Already having predicted this, proactive companies are currently in a race to acquire massive warehouses and facilitate the growth of their online presence.

“Amazon is at the forefront of a larger trend that has seen demand for well-located logistics centers, very close to major urban centers increase sharply,” said Sam Chandan of Chandan Economics. “It’s some of the best performing space that we see in commercial real estate right now, across all property types.”

With Amazon already having committed to such a move, it is only a matter of time before other companies follow suit. Soon, if not already, smaller distribution centers in close proximity to major metropolitan areas will become somewhat of a commodity.

“They [Amazon] are probably the most creative and forward-looking people in this space, and seeing this type of thing doesn’t surprise me,” said Jack Cuneo, CEO of Chambers Street Properties. “It’s a great model, so you’re going to see more people emulating what they do and more need on their part for space.”

In order to reach customers faster, Amazon has proposed a system that will remove them from larger fulfillment centers and place goods in smaller distribution centers. The idea is to bring the product to the consumer. Placing more small distribution centers around the country will enable Amazon to do so. However, in the process, warehouse space is required. In fact, this shift in strategy is single-handedly responsible for the current warehouse recovery.

“It started with big box retailers, but in the last several quarters we’re seeing growing demand from the smaller businesses as well,” said Frank Cohen, senior managing director in Blackstone’s Real Estate Group. Cohen is responsible for Blackstone’s industrial venture investments, which include over 45 million square feet of facilities across the U.S. However, large chains are not the only ones buying warehouses. Smaller companies have realized the shift in strategy and are centering efforts on e-commerce.
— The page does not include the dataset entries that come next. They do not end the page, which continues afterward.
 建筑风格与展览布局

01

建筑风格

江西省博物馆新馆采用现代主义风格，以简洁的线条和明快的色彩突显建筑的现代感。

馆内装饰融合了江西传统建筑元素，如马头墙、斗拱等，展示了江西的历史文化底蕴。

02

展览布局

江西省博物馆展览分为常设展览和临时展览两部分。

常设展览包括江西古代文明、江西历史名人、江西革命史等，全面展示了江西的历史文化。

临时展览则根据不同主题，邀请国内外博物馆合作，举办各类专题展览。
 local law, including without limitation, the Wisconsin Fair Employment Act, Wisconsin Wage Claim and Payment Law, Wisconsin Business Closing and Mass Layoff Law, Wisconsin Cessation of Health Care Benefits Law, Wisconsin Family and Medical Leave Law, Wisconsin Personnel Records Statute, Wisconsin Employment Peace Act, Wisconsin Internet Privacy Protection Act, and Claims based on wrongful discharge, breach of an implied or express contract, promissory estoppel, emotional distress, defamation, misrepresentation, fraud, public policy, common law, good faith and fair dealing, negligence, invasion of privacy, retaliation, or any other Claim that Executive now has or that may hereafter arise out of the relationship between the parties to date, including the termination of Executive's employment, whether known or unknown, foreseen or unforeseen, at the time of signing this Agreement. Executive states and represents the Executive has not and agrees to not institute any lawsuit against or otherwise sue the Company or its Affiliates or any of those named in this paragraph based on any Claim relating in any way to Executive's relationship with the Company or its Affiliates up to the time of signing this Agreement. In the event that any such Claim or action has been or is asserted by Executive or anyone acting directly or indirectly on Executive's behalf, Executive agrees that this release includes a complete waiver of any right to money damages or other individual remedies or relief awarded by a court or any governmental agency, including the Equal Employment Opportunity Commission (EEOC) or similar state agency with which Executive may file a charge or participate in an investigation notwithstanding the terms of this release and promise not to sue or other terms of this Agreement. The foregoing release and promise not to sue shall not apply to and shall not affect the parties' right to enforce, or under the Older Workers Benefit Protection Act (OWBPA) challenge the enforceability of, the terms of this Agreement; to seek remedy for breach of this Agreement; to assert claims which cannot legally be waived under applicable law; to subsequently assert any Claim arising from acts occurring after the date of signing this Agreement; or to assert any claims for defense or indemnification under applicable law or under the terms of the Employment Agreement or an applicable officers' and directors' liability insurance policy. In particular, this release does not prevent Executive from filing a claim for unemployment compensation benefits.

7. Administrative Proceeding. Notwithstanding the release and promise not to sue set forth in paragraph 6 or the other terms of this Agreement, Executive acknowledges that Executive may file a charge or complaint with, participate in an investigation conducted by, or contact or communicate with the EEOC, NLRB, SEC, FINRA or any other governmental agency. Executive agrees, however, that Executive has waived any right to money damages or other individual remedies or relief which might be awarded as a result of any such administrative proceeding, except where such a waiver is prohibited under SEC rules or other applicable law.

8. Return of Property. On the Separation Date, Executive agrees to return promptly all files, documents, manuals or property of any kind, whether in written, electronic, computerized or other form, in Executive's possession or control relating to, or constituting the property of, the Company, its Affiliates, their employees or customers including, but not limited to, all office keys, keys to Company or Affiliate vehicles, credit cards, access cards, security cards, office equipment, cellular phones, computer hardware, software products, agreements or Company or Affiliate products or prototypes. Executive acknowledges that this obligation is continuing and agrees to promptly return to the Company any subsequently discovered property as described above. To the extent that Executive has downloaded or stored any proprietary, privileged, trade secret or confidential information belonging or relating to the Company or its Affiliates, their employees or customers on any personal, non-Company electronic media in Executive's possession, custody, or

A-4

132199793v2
As demand and rents increase, it should come as no surprise that warehouse development is on the rise as well, especially speculative construction. About 62 percent of the 59 million square feet under construction at the end of the third quarter of 2013 was being built without signed tenants, according to a report from CoStar, a commercial real estate data firm.

Trending warehouse acquisitions have caught the attention of investors on every level. However, unlike traditional investor strategies, distressed warehouses are not considered prime real estate. Typically, investors look to purchase distressed properties below market value with the intentions of fixing them up and selling them for more. However, the latest warehouse movement requires state of the art facilities. Therefore, new warehouses are in the highest demand.

“There will be more warehouse development because it’s the easiest and quickest to build, and there’s a tremendous amount of obsolescence in warehouse,” said Roschelle. “You need a robotic kind of model.”

Despite a weakened economy and a housing sector that is struggling to gain traction, the demand for newer warehouses has never been greater. This alone will benefit the entire housing sector. Investors who take advantage of this particular trend may be rewarded accordingly.